AIM OF THE TASK: Every picture stays out; everything else in the listing below is to be returned exactly.

PROVIDED DATA:
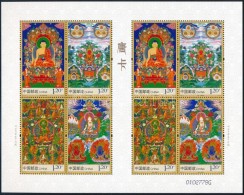 ** 2014 Thangka Buddhista Festmények Kisív Mi 4568-4571 - Otros & Sin Clasificación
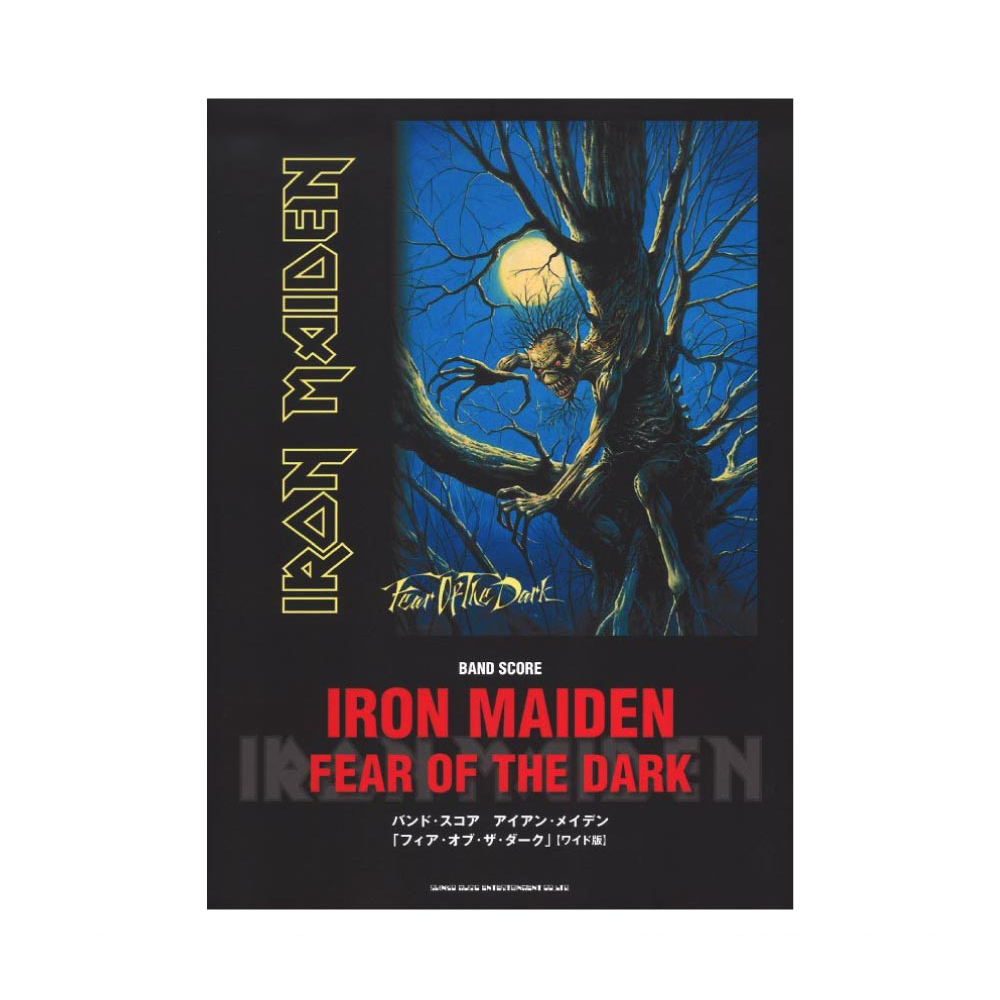 バンドスコア アイアン・メイデン フィア・オブ・ザ・ダーク ワイド版 シンコーミュージック
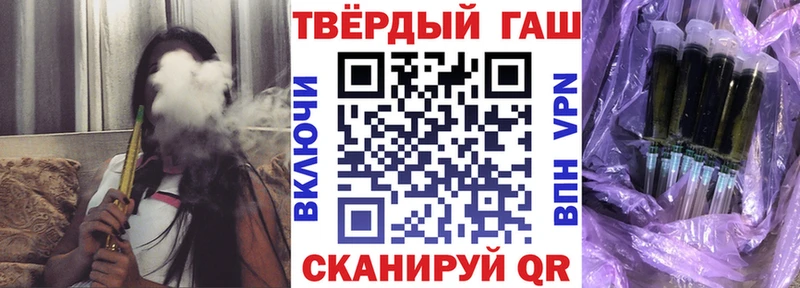 ГАШ гарик Ядрин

SOLVED EXERCISE:
 ** 2014 Thangka Buddhista Festmények Kisív Mi 4568-4571 - Otros & Sin Clasificación
 バンドスコア アイアン・メイデン フィア・オブ・ザ・ダーク ワイド版 シンコーミュージック
 ГАШ гарик Ядрин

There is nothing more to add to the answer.